We publish here the solution to the divertimento Forgotten formula.

The fun

A student taking an exam on the applications of Trigonometry is asked for the area of a trapezoid of which the two bases \(B\) and \(b\) are known, which are two integers, and the angles formed by the non-parallel sides with the larger base, 30º and 60º respectively. The student calculates the height \(h\) of the trapezoid, but does not remember the formula for the area of the trapezoid (which is not in the topic being examined) and does not know how to deduce this formula, hesitating between

$$ S_1=\frac{B+b}{2}\cdot h \qquad \text{and} \qquad S_2= \frac{B\cdot b}{2} + h.$$

After calculating both values with the data available and obtaining the same result, the student chooses to write in the exam after the calculation of the height

Therefore, the area of the trapezoid is …

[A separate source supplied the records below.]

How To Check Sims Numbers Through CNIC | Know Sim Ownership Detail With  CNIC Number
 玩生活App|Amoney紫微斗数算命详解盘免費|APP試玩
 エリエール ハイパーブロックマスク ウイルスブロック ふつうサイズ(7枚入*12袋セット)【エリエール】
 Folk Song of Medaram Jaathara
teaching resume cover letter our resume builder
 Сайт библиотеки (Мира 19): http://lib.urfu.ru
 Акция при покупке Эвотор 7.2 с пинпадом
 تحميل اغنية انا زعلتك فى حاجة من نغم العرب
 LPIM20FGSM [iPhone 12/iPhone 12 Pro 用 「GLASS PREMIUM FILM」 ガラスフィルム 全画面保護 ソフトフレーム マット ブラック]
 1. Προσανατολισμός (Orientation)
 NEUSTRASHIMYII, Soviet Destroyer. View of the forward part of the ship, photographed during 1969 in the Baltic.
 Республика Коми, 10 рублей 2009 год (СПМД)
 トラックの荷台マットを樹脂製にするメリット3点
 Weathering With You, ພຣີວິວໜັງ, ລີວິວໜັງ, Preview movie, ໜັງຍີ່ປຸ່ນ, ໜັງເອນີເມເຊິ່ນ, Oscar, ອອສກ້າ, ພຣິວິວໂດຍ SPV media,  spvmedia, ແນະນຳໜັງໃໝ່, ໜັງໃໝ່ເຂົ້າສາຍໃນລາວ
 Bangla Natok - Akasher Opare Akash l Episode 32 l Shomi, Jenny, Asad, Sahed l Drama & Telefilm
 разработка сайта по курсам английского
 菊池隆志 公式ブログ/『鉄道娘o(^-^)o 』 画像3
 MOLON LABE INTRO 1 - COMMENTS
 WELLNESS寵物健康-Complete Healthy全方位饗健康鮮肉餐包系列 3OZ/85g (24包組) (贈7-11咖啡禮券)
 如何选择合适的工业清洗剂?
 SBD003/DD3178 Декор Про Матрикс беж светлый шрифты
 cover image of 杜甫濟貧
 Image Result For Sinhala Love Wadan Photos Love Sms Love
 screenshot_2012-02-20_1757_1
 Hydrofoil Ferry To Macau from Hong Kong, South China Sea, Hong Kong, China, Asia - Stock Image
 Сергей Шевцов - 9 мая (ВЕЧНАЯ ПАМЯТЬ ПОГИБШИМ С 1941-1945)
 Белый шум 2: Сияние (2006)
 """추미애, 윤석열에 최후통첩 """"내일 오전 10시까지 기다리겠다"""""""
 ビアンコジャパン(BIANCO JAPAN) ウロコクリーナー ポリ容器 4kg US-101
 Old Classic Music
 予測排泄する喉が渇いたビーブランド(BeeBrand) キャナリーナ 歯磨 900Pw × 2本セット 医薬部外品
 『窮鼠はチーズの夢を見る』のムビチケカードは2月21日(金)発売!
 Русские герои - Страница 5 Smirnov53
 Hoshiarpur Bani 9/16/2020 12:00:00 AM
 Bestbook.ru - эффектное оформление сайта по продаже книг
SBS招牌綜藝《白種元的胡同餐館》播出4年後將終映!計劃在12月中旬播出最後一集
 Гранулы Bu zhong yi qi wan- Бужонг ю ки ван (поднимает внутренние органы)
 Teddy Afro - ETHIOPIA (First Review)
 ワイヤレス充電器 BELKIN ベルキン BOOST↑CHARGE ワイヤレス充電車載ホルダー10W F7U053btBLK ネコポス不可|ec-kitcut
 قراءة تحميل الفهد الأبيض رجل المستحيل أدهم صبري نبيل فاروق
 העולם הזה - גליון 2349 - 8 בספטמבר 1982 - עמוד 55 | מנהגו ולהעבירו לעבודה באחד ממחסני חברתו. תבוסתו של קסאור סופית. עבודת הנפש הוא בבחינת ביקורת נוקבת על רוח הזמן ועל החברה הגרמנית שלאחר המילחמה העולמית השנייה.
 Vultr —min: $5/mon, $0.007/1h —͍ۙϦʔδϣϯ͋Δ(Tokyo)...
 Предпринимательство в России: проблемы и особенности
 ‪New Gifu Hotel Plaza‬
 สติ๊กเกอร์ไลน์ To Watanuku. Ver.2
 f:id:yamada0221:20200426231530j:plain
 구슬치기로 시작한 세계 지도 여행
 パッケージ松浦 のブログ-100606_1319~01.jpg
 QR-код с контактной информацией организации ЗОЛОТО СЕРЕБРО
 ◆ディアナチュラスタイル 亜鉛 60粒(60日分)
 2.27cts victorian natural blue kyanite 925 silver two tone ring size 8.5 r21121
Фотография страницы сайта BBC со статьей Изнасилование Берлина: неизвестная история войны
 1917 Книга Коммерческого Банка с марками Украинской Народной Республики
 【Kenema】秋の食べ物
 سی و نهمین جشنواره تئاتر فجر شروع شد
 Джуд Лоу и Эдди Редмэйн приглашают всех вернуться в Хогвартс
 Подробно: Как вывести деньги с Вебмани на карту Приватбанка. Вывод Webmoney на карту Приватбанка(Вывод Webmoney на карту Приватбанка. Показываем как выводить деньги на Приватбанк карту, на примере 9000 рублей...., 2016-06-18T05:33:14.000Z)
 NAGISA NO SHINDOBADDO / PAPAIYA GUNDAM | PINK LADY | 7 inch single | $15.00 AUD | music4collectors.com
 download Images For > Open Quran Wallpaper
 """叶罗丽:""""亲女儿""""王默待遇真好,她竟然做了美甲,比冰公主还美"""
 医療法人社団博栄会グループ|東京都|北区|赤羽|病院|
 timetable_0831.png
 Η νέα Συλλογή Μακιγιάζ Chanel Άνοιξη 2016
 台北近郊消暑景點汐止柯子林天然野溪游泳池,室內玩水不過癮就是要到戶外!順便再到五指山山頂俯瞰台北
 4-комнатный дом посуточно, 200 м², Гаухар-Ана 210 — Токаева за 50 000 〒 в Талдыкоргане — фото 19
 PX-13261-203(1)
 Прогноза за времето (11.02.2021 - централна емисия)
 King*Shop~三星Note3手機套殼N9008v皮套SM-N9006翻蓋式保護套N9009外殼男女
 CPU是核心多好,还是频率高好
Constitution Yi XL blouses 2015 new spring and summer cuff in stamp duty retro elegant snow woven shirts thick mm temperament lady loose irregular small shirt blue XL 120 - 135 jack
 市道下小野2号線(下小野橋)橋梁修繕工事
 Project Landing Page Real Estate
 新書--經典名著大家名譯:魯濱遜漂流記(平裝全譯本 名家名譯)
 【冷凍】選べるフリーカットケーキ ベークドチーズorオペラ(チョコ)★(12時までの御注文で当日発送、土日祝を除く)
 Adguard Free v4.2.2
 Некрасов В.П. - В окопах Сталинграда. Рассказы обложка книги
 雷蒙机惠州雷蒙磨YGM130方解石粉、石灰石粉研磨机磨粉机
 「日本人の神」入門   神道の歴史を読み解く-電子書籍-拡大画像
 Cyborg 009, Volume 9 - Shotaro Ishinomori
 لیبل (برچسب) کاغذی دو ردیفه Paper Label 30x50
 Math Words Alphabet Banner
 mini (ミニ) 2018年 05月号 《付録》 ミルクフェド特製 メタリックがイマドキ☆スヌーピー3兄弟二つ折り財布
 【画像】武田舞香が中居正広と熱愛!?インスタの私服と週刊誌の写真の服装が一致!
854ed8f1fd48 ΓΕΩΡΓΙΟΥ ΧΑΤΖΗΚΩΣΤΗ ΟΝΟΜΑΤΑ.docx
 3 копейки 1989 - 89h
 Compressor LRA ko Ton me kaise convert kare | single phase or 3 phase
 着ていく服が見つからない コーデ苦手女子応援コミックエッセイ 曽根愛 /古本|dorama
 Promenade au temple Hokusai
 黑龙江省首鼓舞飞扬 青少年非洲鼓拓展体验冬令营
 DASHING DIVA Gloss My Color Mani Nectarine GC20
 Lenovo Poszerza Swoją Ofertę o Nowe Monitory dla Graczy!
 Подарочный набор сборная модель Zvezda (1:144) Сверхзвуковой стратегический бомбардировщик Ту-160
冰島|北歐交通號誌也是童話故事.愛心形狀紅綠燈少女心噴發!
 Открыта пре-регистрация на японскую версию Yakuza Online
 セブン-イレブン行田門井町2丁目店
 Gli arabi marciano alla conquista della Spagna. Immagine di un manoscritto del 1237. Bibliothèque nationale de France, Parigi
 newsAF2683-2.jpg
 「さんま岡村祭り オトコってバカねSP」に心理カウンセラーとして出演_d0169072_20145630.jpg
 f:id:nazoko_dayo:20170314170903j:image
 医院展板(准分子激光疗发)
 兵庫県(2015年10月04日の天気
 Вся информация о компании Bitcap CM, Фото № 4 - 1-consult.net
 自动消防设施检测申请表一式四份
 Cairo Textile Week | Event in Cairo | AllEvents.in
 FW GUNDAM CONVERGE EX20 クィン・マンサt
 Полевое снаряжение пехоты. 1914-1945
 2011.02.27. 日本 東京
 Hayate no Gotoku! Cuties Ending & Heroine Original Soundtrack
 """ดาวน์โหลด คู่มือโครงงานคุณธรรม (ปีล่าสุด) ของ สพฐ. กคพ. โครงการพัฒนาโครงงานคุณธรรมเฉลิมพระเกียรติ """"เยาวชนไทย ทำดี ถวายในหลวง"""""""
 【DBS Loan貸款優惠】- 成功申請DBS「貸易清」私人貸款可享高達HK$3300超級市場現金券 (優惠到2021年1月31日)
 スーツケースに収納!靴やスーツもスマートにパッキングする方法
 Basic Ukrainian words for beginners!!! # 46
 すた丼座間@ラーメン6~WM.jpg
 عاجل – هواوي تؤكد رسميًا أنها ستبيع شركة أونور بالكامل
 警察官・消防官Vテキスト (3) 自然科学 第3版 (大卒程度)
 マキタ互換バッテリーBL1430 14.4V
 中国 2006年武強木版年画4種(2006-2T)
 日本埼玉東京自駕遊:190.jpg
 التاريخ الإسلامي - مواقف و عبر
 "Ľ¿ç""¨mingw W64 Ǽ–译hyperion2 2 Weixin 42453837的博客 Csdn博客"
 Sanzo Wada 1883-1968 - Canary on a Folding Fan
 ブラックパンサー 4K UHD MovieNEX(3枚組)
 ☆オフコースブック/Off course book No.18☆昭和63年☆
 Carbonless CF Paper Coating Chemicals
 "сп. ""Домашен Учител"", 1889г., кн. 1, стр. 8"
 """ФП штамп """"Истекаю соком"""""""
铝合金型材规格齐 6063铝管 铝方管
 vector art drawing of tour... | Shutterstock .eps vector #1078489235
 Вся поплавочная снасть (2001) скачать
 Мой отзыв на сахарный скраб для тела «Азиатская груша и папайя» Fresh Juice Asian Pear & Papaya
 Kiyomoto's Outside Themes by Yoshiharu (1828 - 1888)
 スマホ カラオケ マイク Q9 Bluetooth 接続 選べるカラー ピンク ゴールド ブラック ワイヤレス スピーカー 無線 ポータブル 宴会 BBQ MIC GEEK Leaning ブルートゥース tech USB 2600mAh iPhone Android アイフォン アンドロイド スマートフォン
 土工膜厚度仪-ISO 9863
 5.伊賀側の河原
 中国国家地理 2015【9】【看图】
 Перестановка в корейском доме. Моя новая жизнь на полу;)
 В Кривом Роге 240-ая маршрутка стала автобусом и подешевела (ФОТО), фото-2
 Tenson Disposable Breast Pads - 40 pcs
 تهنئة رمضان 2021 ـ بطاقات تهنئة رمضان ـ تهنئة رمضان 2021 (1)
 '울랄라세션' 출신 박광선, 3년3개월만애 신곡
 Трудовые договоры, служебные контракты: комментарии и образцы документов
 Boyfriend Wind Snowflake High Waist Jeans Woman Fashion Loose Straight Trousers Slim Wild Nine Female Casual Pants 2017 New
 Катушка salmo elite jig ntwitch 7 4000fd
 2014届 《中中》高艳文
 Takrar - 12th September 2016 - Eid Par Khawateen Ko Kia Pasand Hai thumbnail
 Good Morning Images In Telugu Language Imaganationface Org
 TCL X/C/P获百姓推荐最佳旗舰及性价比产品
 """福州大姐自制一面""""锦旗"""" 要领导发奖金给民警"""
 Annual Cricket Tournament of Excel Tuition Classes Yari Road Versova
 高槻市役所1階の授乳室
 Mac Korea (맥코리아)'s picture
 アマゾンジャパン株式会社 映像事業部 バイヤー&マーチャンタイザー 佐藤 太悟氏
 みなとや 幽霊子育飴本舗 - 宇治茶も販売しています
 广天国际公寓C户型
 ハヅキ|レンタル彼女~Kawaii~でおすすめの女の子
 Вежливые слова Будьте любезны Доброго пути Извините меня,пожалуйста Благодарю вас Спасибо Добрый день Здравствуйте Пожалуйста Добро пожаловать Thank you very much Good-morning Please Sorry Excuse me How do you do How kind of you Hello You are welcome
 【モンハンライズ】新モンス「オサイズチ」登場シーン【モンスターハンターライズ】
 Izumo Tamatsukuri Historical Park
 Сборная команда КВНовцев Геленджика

without detailing the formula he has used.

We ask if the student made a mistake in obtaining the same value by applying both formulas or, if not, the relationship that exists between the lengths of the bases for this equality to occur.

Solution

Solution proposed by Cristóbal Sánchez-Rubio.

It is evident that the second formula is not an area, it remains to find out if for some value of the measures it can give the same result. The triangles ADD’ and CC’B are similar and both of the type \(30^o-60^o-90^o\), therefore it is clear that $$AD’=\frac{h}{\sqrt{3}}, \quad C’B=h \sqrt{3},$$

as shown in the figure. In addition

$$B-b= h \Big( \frac{1}{\sqrt{3}} + \sqrt{3} \Big) = \frac{4}{3}h\sqrt{3},$$

therefore

$$h=\frac{\sqrt{3}(B-b)}{4}.$$

If the two formulae yield the same value, it should be

$$ \frac{(B+b)}{2} \frac{\sqrt{3}(B-b)}{4} = \frac{B \cdot b}{2} + \frac{\sqrt{3}(B-b)}{4},$$

clearing \(\sqrt{3}\) results in

$$ \sqrt{3}=\frac{4Bb}{(B-b)(B+b-2)}.$$

This is impossible since, as the bases are integers, the right-hand member is rational and \(\sqrt{3}\) is irrational. Therefore, the student mentioned in the statement was wrong to obtain the same value by applying both formulae.